Como recordava Francisco, cuja voz ainda ressoa: “O grande inimigo da espiritualidade não é o ateísmo, mas o mundanismo espiritual, que se disfarça de religiosidade e vive da aparência, sem tocar a carne sofredora de Cristo nos irmãos” (Gaudete et Exsultate, 37).
A unidade pela qual Jesus ora não é mera uniformidade doutrinal, mas uma sinfonia de vozes que se harmonizam no Espírito. Trata-se de um corpo de muitos membros (cf. 1Cor 12,12-27), de uma Igreja em saída (cf. EG 20), que rompe com os esquemas de poder e faz da mesa comum o lugar da revelação pascal. A mesa é sempre lugar de encontro, de perdão, de partilha – como em Emaús (cf. Lc 24,30-32), como nas comunidades primitivas (cf. At 2,42-47), como nas aldeias esquecidas do Brasil profundo. A oração de Jesus é também denúncia e convocação. Denúncia de um cristianismo sem cruz, sem cruzamento com os dramas humanos. Convocação a uma fé viva, profética, reconciliada com a história, mas inconformada com a injustiça. Fé que não busca a Deus no espetáculo, mas no cotidiano sofrido do povo. Fé que reconhece que o Espírito sopra onde quer (cf.
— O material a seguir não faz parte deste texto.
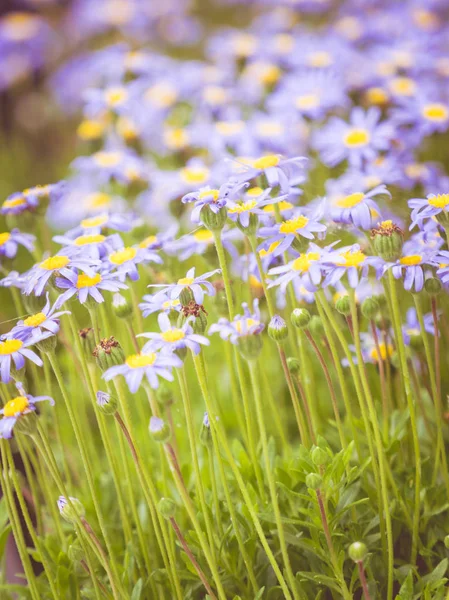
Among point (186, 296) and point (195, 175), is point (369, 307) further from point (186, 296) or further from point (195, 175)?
point (195, 175)

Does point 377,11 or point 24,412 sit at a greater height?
point 377,11

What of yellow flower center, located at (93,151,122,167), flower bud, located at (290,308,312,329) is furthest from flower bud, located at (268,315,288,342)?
yellow flower center, located at (93,151,122,167)

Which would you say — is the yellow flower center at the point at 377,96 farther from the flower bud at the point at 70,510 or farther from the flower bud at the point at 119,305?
the flower bud at the point at 70,510

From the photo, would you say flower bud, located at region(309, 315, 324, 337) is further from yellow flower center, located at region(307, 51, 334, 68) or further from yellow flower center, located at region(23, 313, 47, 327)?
yellow flower center, located at region(307, 51, 334, 68)

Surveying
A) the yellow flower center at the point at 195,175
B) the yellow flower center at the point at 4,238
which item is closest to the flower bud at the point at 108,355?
the yellow flower center at the point at 4,238

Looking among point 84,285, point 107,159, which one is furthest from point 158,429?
point 107,159

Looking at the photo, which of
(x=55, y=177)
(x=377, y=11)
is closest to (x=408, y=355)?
(x=55, y=177)

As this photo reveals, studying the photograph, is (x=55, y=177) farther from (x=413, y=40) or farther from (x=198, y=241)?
(x=198, y=241)
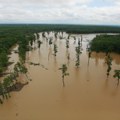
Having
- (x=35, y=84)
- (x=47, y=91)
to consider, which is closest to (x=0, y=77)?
(x=35, y=84)


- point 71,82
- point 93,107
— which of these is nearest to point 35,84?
point 71,82

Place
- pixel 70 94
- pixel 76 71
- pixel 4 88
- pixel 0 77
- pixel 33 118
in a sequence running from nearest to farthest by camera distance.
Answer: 1. pixel 33 118
2. pixel 4 88
3. pixel 70 94
4. pixel 0 77
5. pixel 76 71

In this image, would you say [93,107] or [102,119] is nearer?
[102,119]

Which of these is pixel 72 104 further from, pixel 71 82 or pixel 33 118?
pixel 71 82

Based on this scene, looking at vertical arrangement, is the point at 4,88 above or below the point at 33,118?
above

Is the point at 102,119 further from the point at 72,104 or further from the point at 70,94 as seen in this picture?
the point at 70,94

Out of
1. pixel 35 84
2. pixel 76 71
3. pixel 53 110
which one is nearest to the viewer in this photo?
pixel 53 110
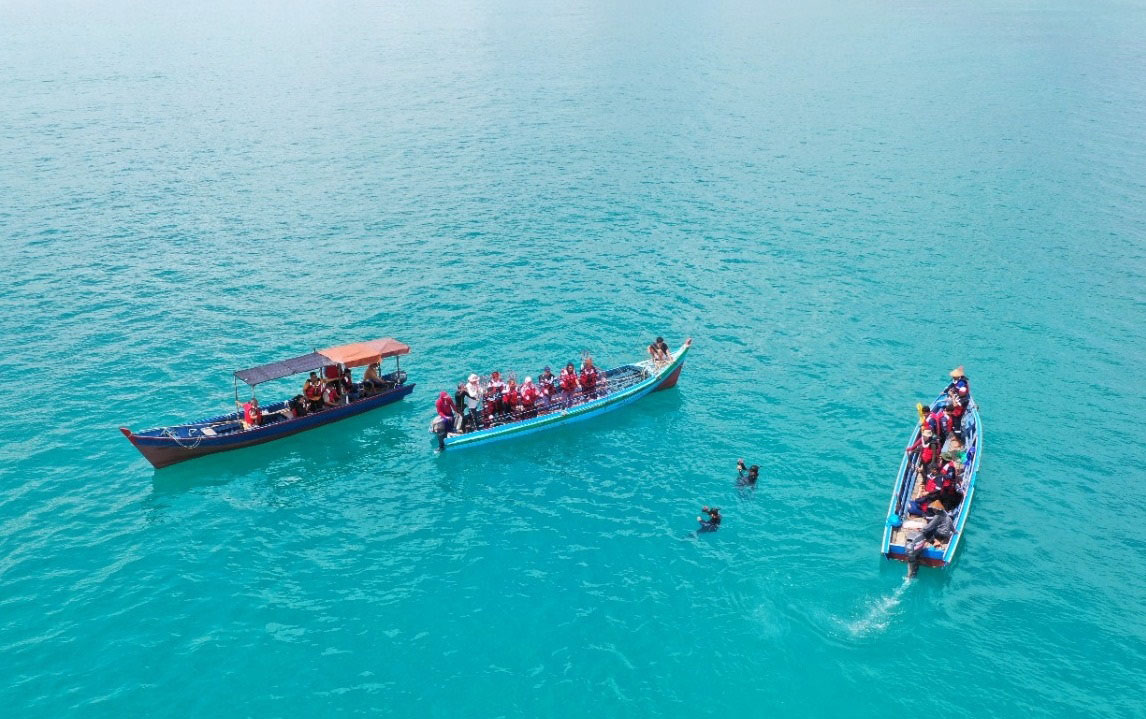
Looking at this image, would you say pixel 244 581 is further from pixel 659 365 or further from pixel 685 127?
pixel 685 127

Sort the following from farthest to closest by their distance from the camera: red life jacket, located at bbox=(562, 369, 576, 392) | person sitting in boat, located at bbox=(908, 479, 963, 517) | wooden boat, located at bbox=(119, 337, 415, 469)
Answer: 1. red life jacket, located at bbox=(562, 369, 576, 392)
2. wooden boat, located at bbox=(119, 337, 415, 469)
3. person sitting in boat, located at bbox=(908, 479, 963, 517)

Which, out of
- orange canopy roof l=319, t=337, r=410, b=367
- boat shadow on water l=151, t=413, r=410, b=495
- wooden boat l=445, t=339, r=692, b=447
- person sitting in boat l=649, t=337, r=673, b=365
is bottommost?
boat shadow on water l=151, t=413, r=410, b=495

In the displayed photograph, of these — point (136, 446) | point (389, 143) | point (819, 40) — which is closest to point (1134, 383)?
point (136, 446)

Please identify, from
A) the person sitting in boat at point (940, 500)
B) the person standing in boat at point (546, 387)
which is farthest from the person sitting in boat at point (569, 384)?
the person sitting in boat at point (940, 500)

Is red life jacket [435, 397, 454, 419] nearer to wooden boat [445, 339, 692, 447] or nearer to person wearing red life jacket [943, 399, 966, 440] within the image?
wooden boat [445, 339, 692, 447]

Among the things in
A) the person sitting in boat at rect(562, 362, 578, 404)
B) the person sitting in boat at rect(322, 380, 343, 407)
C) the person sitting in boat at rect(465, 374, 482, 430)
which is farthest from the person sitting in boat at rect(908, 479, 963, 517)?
the person sitting in boat at rect(322, 380, 343, 407)
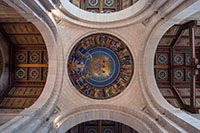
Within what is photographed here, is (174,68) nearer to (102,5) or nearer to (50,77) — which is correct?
(102,5)

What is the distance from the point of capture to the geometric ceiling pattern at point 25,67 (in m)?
10.3

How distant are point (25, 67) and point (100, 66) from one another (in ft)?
18.4

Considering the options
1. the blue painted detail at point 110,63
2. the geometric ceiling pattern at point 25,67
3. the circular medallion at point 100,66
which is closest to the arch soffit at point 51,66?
the circular medallion at point 100,66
Jo 3,8), inclusive fora dos muros eclesiásticos, nas culturas populares, nos clamores dos oprimidos, nas lutas por libertação.
Que sejamos um. Não por força, mas por graça. Não por doutrina imposta, mas por amor compartilhado. Não por estruturas rígidas, mas pelo Espírito que sopra sobre os ossos ressequidos (cf. Ez 37,1-14) e faz reviver a esperança.
“Assim como tu me enviaste ao mundo, também eu os enviei ao mundo” (Jo 17,18).
Que essa missão nos consagre como povo santo, em marcha, na contramão da indiferença, unidos na escuta do Verbo, na defesa dos pobres e na santidade que transforma o mundo desde as periferias.
DNonato – Graduado em História, teólogo do cotidiano, Discípulo do Verbo na poeira dos caminhos. Fermento de comunhão na massa sofrida do mundo. Na contramão da indiferença, a favor do Reino.